Saved entries:
+ + +
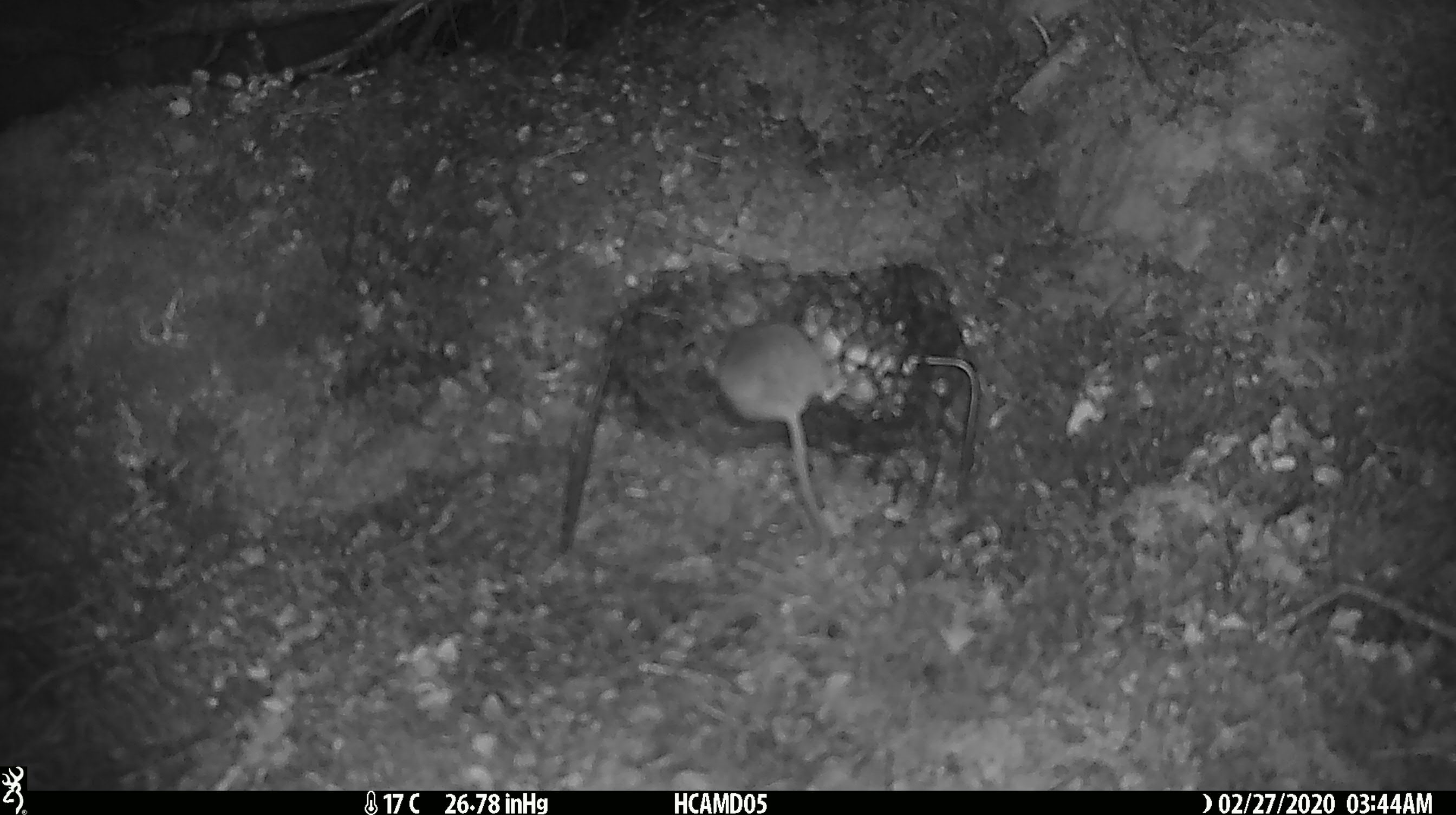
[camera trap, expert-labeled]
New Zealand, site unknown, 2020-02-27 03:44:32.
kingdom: Animalia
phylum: Chordata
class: Mammalia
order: Rodentia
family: Muridae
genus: Mus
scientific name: Mus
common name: mouse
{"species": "mouse (Mus)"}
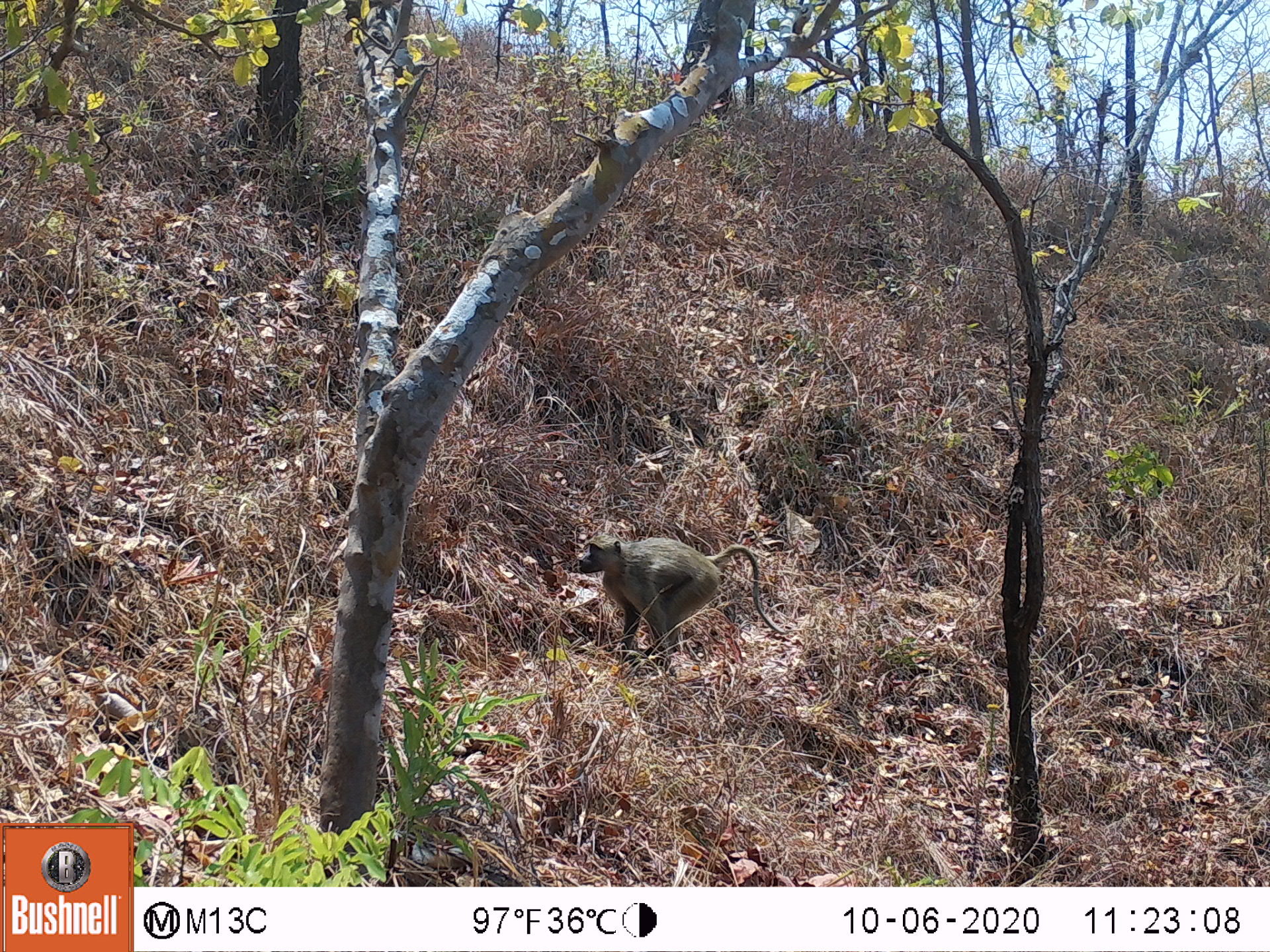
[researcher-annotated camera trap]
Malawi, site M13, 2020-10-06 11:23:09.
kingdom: Animalia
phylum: Chordata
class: Mammalia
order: Primates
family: Cercopithecidae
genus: Papio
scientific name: Papio cynocephalus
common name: yellow baboon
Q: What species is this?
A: Yellow baboon (Papio cynocephalus).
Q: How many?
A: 1.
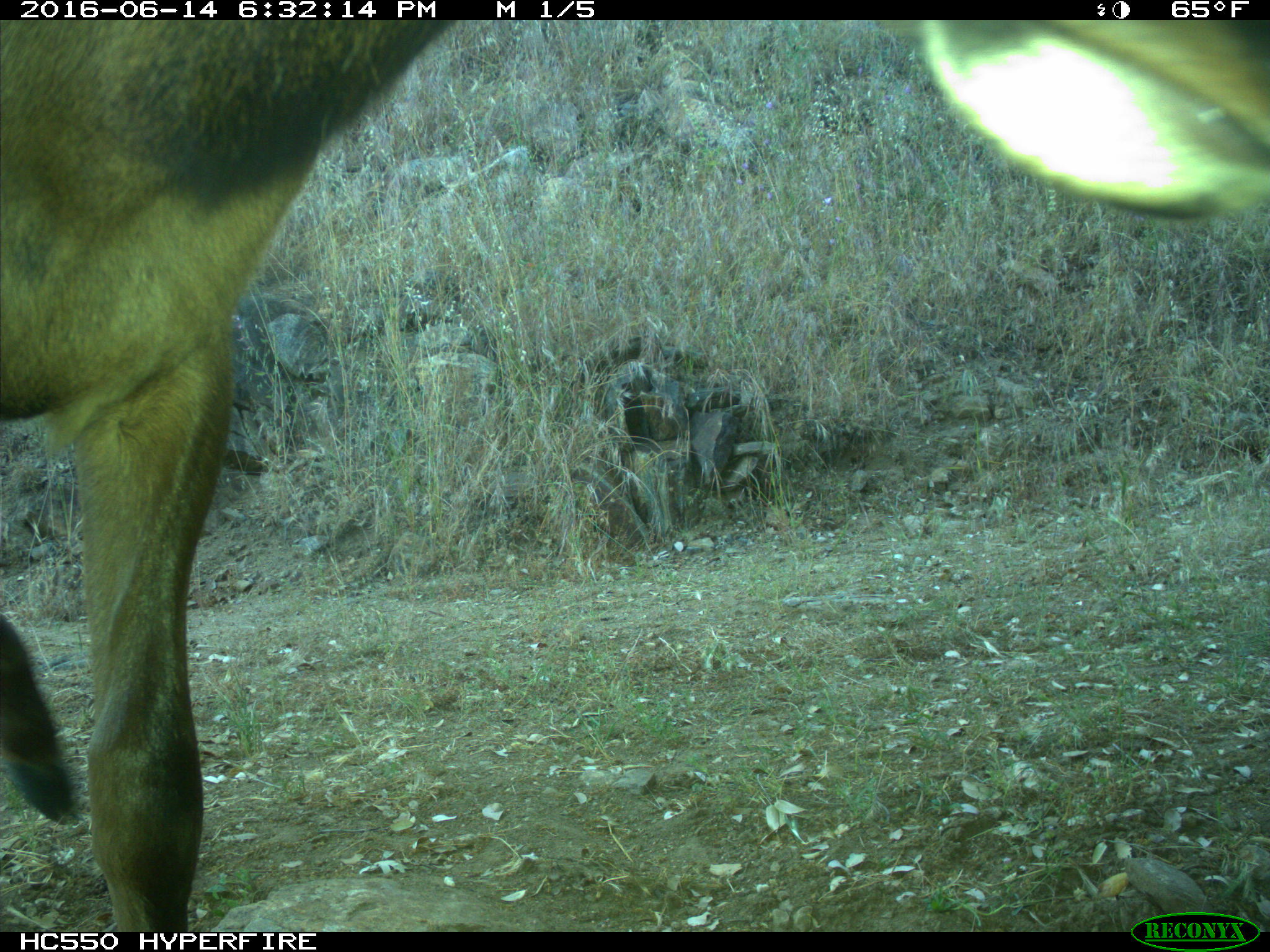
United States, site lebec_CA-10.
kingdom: Animalia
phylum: Chordata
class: Mammalia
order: Artiodactyla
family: Cervidae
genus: Cervus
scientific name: Cervus canadensis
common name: elk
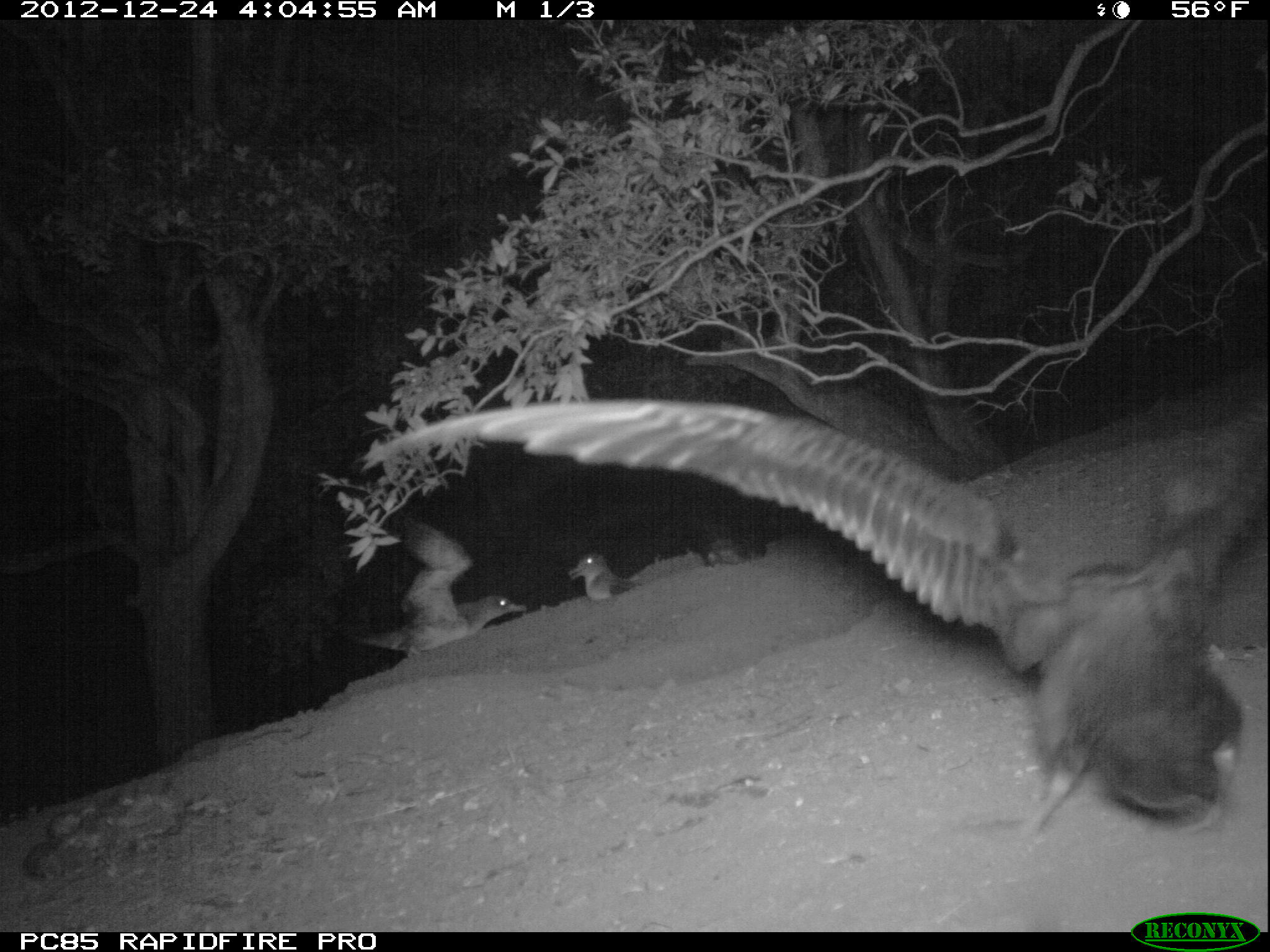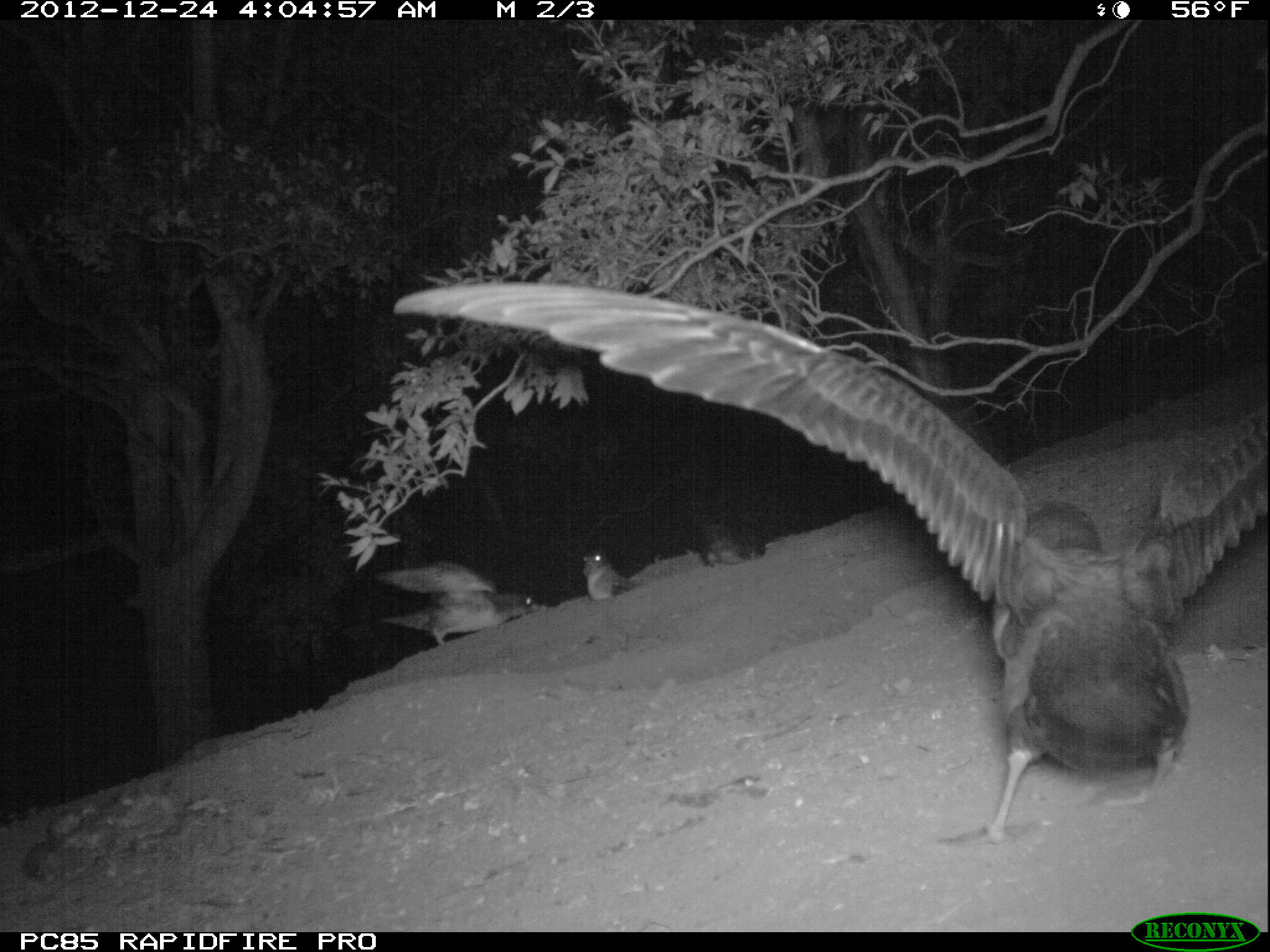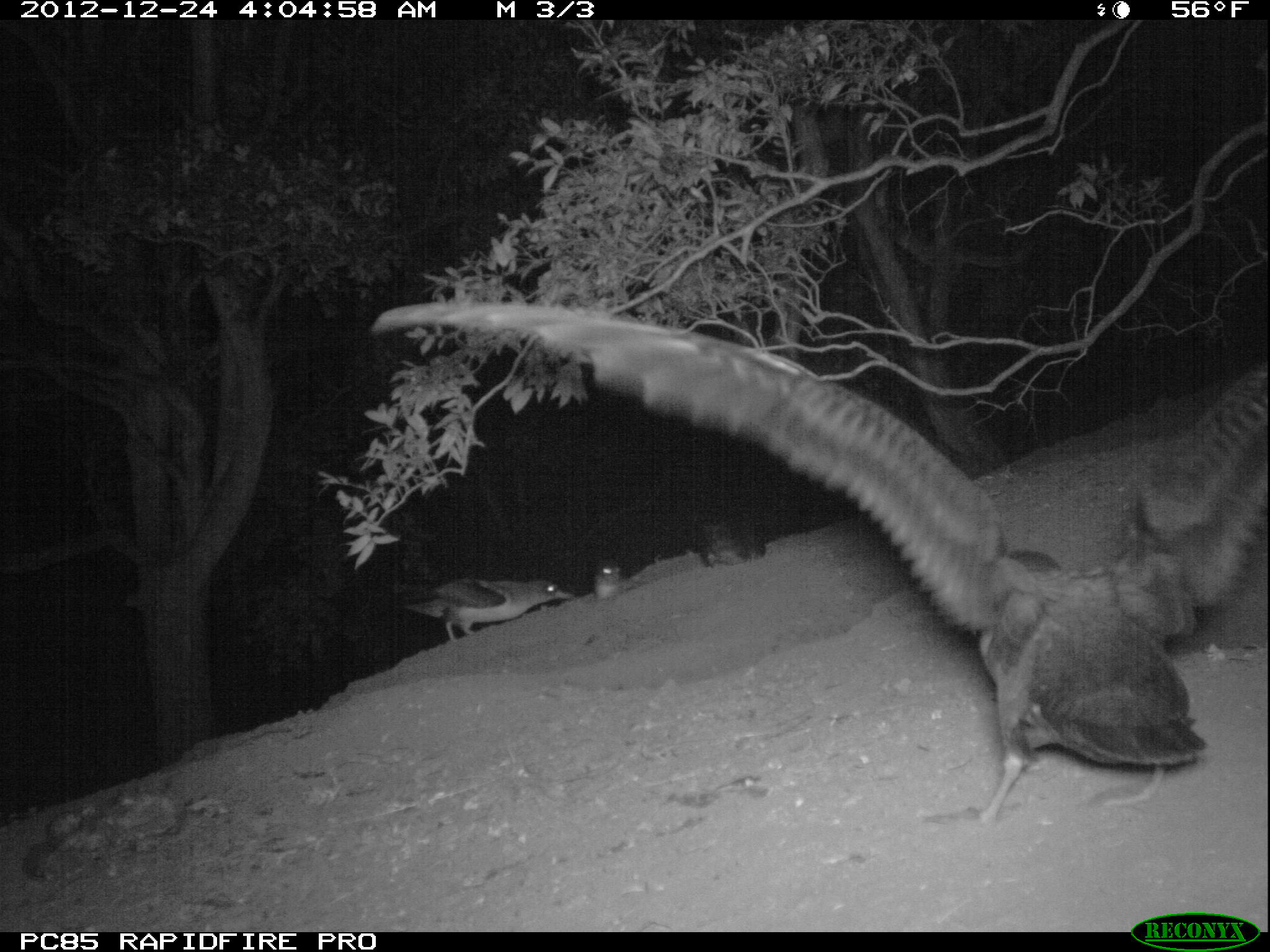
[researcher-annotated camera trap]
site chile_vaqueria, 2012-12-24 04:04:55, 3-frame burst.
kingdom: Animalia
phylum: Chordata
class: Aves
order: Procellariiformes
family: Procellariidae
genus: Calonectris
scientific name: Calonectris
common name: shearwater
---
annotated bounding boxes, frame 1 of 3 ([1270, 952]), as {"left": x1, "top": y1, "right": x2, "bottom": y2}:
shearwater: {"left": 357, "top": 403, "right": 1266, "bottom": 854}; {"left": 366, "top": 498, "right": 530, "bottom": 672}; {"left": 680, "top": 522, "right": 781, "bottom": 573}; {"left": 566, "top": 553, "right": 639, "bottom": 603}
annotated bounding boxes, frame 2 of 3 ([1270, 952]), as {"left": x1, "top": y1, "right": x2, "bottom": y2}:
shearwater: {"left": 383, "top": 278, "right": 1242, "bottom": 849}; {"left": 381, "top": 551, "right": 550, "bottom": 654}; {"left": 693, "top": 512, "right": 772, "bottom": 570}; {"left": 572, "top": 540, "right": 641, "bottom": 603}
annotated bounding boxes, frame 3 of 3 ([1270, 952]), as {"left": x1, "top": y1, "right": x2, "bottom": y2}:
shearwater: {"left": 359, "top": 298, "right": 1270, "bottom": 835}; {"left": 381, "top": 571, "right": 576, "bottom": 646}; {"left": 691, "top": 513, "right": 766, "bottom": 571}; {"left": 587, "top": 560, "right": 639, "bottom": 604}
+ + +
REQUIREMENT: Print every record exactly without the images.

SOLUTION:
[camera trap, expert-labeled]
New Zealand, site unknown, 2020-02-27 03:44:32.
kingdom: Animalia
phylum: Chordata
class: Mammalia
order: Rodentia
family: Muridae
genus: Mus
scientific name: Mus
common name: mouse
{"species": "mouse (Mus)"}
[researcher-annotated camera trap]
Malawi, site M13, 2020-10-06 11:23:09.
kingdom: Animalia
phylum: Chordata
class: Mammalia
order: Primates
family: Cercopithecidae
genus: Papio
scientific name: Papio cynocephalus
common name: yellow baboon
Q: What species is this?
A: Yellow baboon (Papio cynocephalus).
Q: How many?
A: 1.
United States, site lebec_CA-10.
kingdom: Animalia
phylum: Chordata
class: Mammalia
order: Artiodactyla
family: Cervidae
genus: Cervus
scientific name: Cervus canadensis
common name: elk
[researcher-annotated camera trap]
site chile_vaqueria, 2012-12-24 04:04:55, 3-frame burst.
kingdom: Animalia
phylum: Chordata
class: Aves
order: Procellariiformes
family: Procellariidae
genus: Calonectris
scientific name: Calonectris
common name: shearwater
---
annotated bounding boxes, frame 1 of 3 ([1270, 952]), as {"left": x1, "top": y1, "right": x2, "bottom": y2}:
shearwater: {"left": 357, "top": 403, "right": 1266, "bottom": 854}; {"left": 366, "top": 498, "right": 530, "bottom": 672}; {"left": 680, "top": 522, "right": 781, "bottom": 573}; {"left": 566, "top": 553, "right": 639, "bottom": 603}
annotated bounding boxes, frame 2 of 3 ([1270, 952]), as {"left": x1, "top": y1, "right": x2, "bottom": y2}:
shearwater: {"left": 383, "top": 278, "right": 1242, "bottom": 849}; {"left": 381, "top": 551, "right": 550, "bottom": 654}; {"left": 693, "top": 512, "right": 772, "bottom": 570}; {"left": 572, "top": 540, "right": 641, "bottom": 603}
annotated bounding boxes, frame 3 of 3 ([1270, 952]), as {"left": x1, "top": y1, "right": x2, "bottom": y2}:
shearwater: {"left": 359, "top": 298, "right": 1270, "bottom": 835}; {"left": 381, "top": 571, "right": 576, "bottom": 646}; {"left": 691, "top": 513, "right": 766, "bottom": 571}; {"left": 587, "top": 560, "right": 639, "bottom": 604}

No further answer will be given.